Я поставил ее за румпель[23], метнулся вперед и отдал последний риф. В лодке было полно воды. Я черпал и черпал ведром, потом вернулся на корму и снова встал за румпель. Ветер дул мне в левое ухо, с левого борта. За кормой между нами и черной линией северного берега росла полоска воды. Может быть, нас все еще ищут с прожектором, но нам его уже не видно. К одиночеству прибавилось ощущение широты и пустоты открытого моря. Впереди мерцали маяки, бросая беловатый отсвет на серые облака. Один из них был от нас по правому борту, другой, не такой яркий, впереди. Мы почувствовали полную силу волн. Нас теперь не вертело штопором, а качало длинными взмахами. Через десять минут после того, как я вычерпал воду, ее опять набралось на днище по щиколотку; она плескалась там, усиливая качку. Я сказал:
— Черпай еще.
Надя застонала. Она медленно потянулась за ведром, наполнила его, вылила за борт. Она проделывала это снова и снова. Пока ее не стошнило. Потом она снова начала черпать.
Наконец на траверзе появился первый маяк. Я помнил его на большой карте, на верхней левой оконечности Эстонии. Карта была в большой, безопасной кают-компании "Лисицы", где пахло лаком и ламповым маслом. Следующий маяк находился на острове, плоской скале, не больше двух миль площадью.

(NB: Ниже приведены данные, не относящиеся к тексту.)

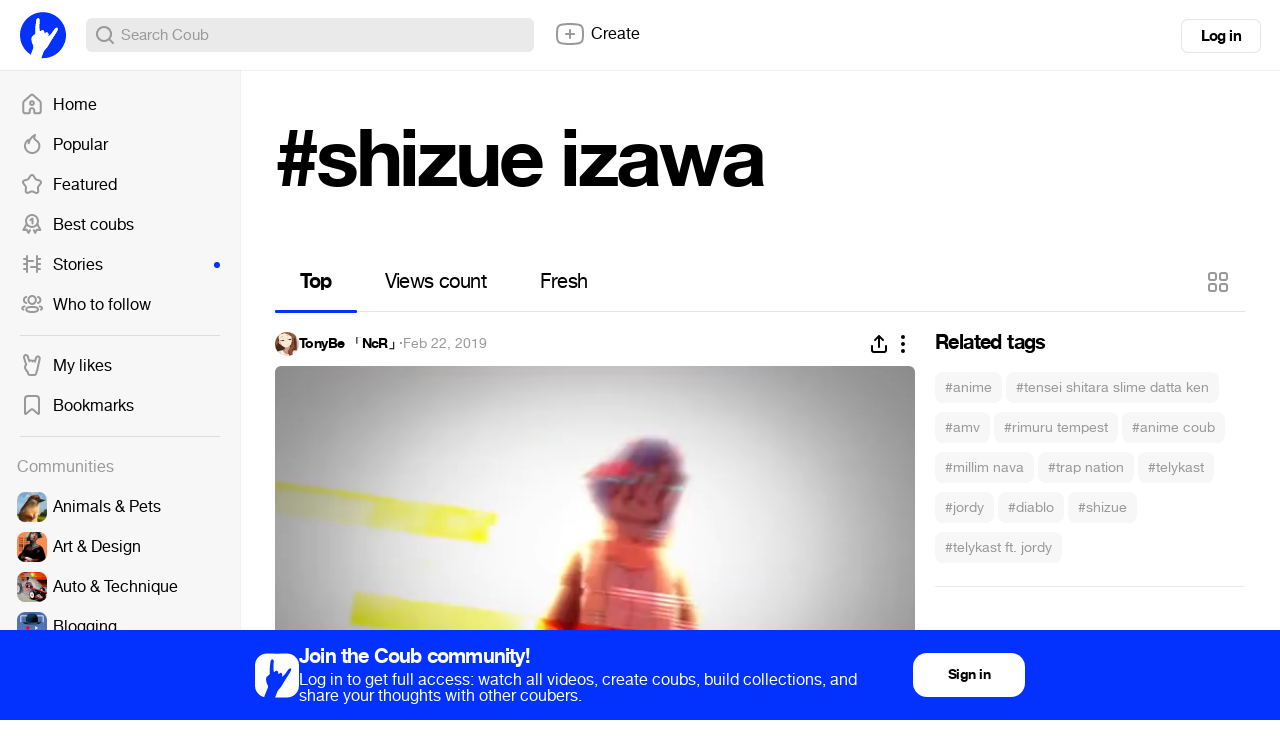

--- FILE ---
content_type: text/html; charset=utf-8
request_url: https://coub.com/coubs/1ov8xc/increment_views?player=html5&type=site&platform=desktop
body_size: 37
content:
150177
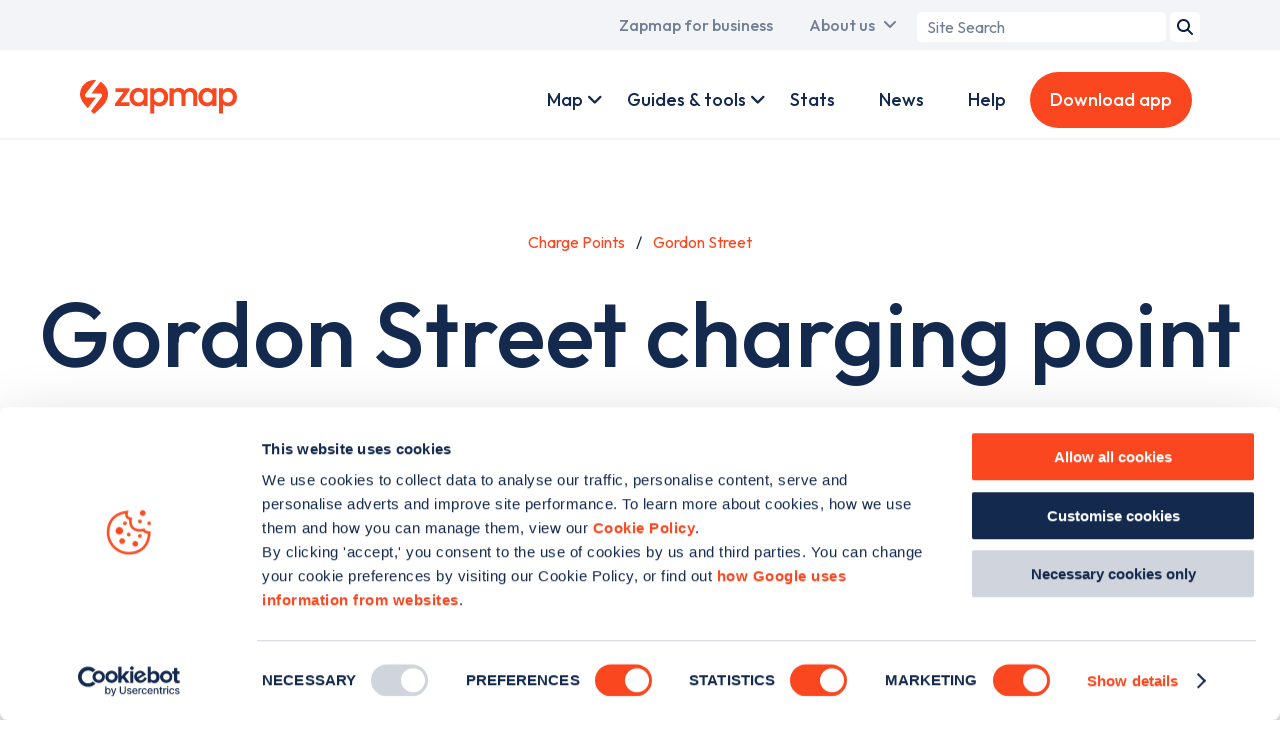

--- FILE ---
content_type: text/html; charset=utf-8
request_url: https://www.google.com/recaptcha/api2/aframe
body_size: 182
content:
<!DOCTYPE HTML><html><head><meta http-equiv="content-type" content="text/html; charset=UTF-8"></head><body><script nonce="TOxEVZboNZ24aLNHPyih_g">/** Anti-fraud and anti-abuse applications only. See google.com/recaptcha */ try{var clients={'sodar':'https://pagead2.googlesyndication.com/pagead/sodar?'};window.addEventListener("message",function(a){try{if(a.source===window.parent){var b=JSON.parse(a.data);var c=clients[b['id']];if(c){var d=document.createElement('img');d.src=c+b['params']+'&rc='+(localStorage.getItem("rc::a")?sessionStorage.getItem("rc::b"):"");window.document.body.appendChild(d);sessionStorage.setItem("rc::e",parseInt(sessionStorage.getItem("rc::e")||0)+1);localStorage.setItem("rc::h",'1766370723721');}}}catch(b){}});window.parent.postMessage("_grecaptcha_ready", "*");}catch(b){}</script></body></html>

--- FILE ---
content_type: text/css
request_url: https://www.zapmap.com/themes/custom/zap_map/css/state/state.css?t7f95n
body_size: 85
content:
.page--for-business--products--spark,.page--for-business--products--zapmap-spark{--zm-color-link: var(--zm-color-bright-blue)}body:not(.page--for-business) .business-only{display:none !important}.page--for-business .consumer-only{display:none !important}
/*# sourceMappingURL=state.css.map */


--- FILE ---
content_type: application/javascript
request_url: https://www.zapmap.com/themes/custom/zap_map/js/wpscripts.js?v=d0dcd0e428fa4bd261d67485b914b0f453884c58-1764256464
body_size: 213
content:
var clickableTab = document.querySelectorAll('ul.xi_tabbed_tabs li');

clickableTab.forEach(function(elem) {
	elem.addEventListener('click', function (event) {

		// get tab name
		console.log('clicked', event);
		let tab = event.target.attributes.rel.value;
		console.log('tab', tab);

		// if not active then
		let activeClass = event.target.className;
		if (activeClass === 'active') {
		}else{
			// get parent
			let parentElem = event.target.parentNode;
			// find active child tab
			parentElem.childNodes.forEach(function(childElem) {
				if (childElem.className === 'active') {
					// remove active
					childElem.classList.remove('active');
					// add active clicked tab
					event.target.classList.add('active');
				}
			});

			let activeTabContent = document.querySelector('.xitabcontent.active');
			console.log('activeTabContent', activeTabContent);
			if (activeTabContent) {
				activeTabContent.classList.remove('active');
			}

			// add active class to clicked tab
			let elemToShow = document.querySelector('.'+tab); // get tab to show by class name (tab)
			elemToShow.classList.add('active'); // add active class to tab to show

		}
	});
});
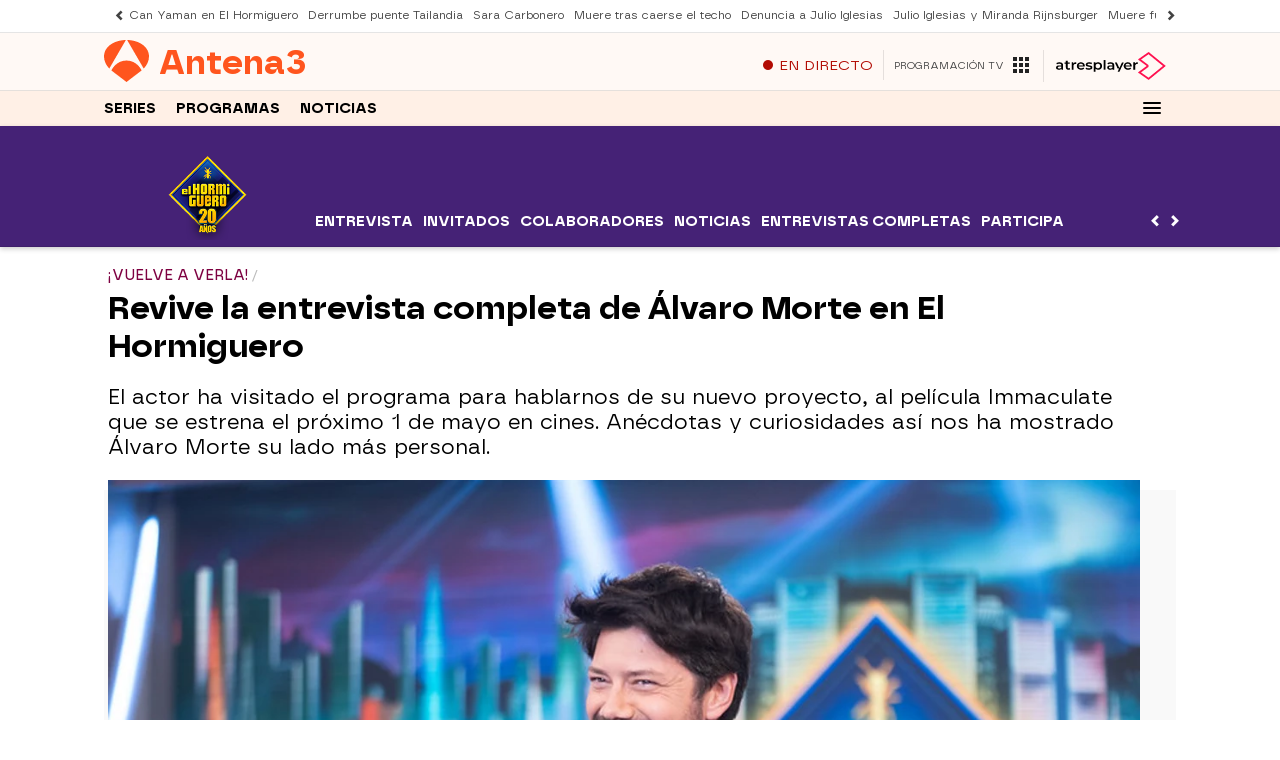

--- FILE ---
content_type: application/x-javascript;charset=utf-8
request_url: https://smetrics.antena3.com/id?d_visid_ver=5.5.0&d_fieldgroup=A&mcorgid=09DCC8AD54D410FF0A4C98A6%40AdobeOrg&mid=91629690659801203107137253051952539601&ts=1768555692662
body_size: -36
content:
{"mid":"91629690659801203107137253051952539601"}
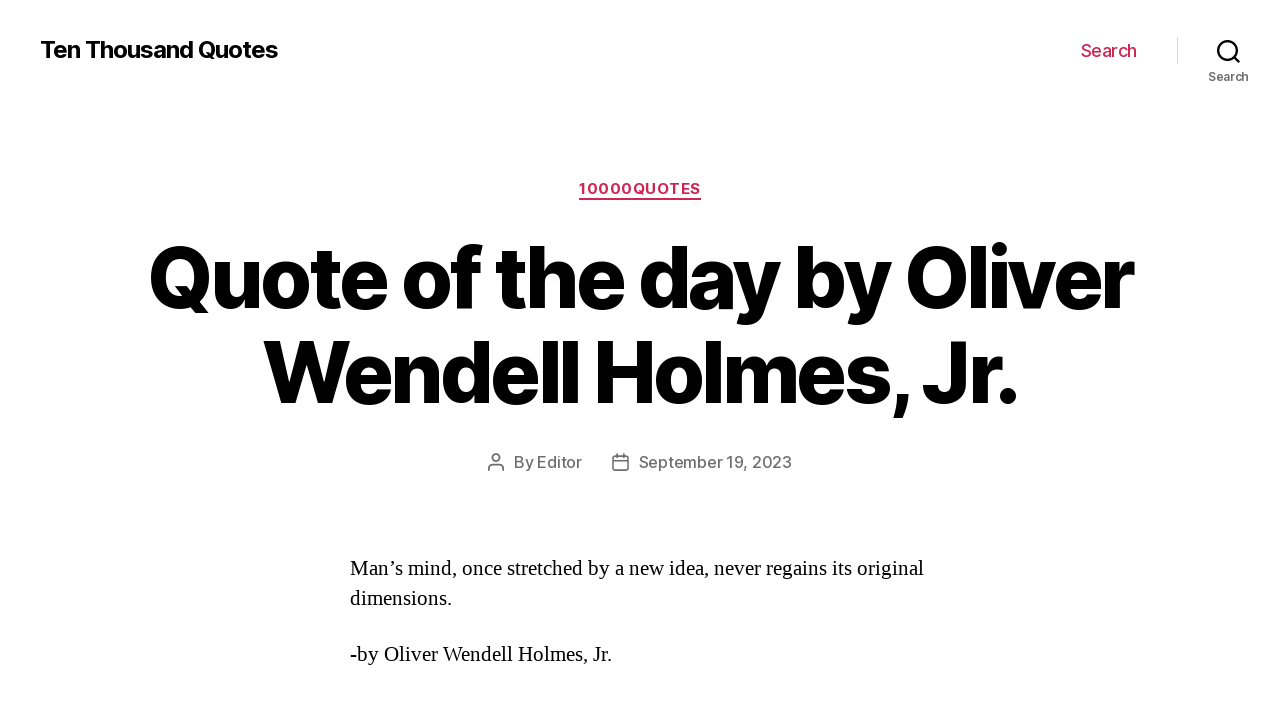

--- FILE ---
content_type: text/html; charset=utf-8
request_url: https://www.google.com/recaptcha/api2/aframe
body_size: 269
content:
<!DOCTYPE HTML><html><head><meta http-equiv="content-type" content="text/html; charset=UTF-8"></head><body><script nonce="ww33zyw0kXl10ZZizY9C-A">/** Anti-fraud and anti-abuse applications only. See google.com/recaptcha */ try{var clients={'sodar':'https://pagead2.googlesyndication.com/pagead/sodar?'};window.addEventListener("message",function(a){try{if(a.source===window.parent){var b=JSON.parse(a.data);var c=clients[b['id']];if(c){var d=document.createElement('img');d.src=c+b['params']+'&rc='+(localStorage.getItem("rc::a")?sessionStorage.getItem("rc::b"):"");window.document.body.appendChild(d);sessionStorage.setItem("rc::e",parseInt(sessionStorage.getItem("rc::e")||0)+1);localStorage.setItem("rc::h",'1769930895276');}}}catch(b){}});window.parent.postMessage("_grecaptcha_ready", "*");}catch(b){}</script></body></html>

Пройдя его, мы окажемся в открытом море.
Я сказал:
— Откуда этим людям стало известно, где нас искать?
— Кто знает? — Казалось, ей трудно говорить. — Может быть, они меня уже подозревали, поставили следящее устройство в моей машине.
— Это стреляли полицейские?
— Русские полицейские всегда стреляют мимо, — сказала Надя.
Черт возьми, на сей раз они чуть не попали, подумал я. Но не сказал вслух.
— Почему они стреляли? — спросил я.
— Мы всегда стреляем в шпионов.
— Но мы же не шпионы.
— У тебя есть приятели-шпионы. И кто-то из них сказал Грузкину, что ты здесь.
— А-а... — произнес я. Мы были в открытом море. Смерть грозила со всех сторон. Мне нужно было задать множество вопросов. Но я спросил только:
— Кто такой Грузкин?
— Человек из КГБ, — ответила она. — Русский. Человек, против которого я борюсь, и мой народ тоже. В некотором роде он мой начальник. По мнению Грузкина, если ты знаешься со шпионами, значит, ты и сам шпион, и я тоже шпионка.
Лодка с трудом прокладывала свой путь сквозь волны.
— А радар? — спросил я.
— Не знаю, — ответила она. Ее руки механически двигались, она продолжала черпать. У меня от румпеля саднило плечо. Я сказал, чтобы успокоить себя и ее:
— Лодка деревянная. Радар не очень-то воспринимает дерево.
Под днище подкатилась волна. Я изо всех сил потянул на себя румпель, стараясь выправить нос, который норовил развернуться в наветренную сторону. В последний раз я разворачивался на яхте с Невиллом Глейзбруком. Вода брызнула мне в лицо. Я слизнул ее языком. Она была почти несоленая.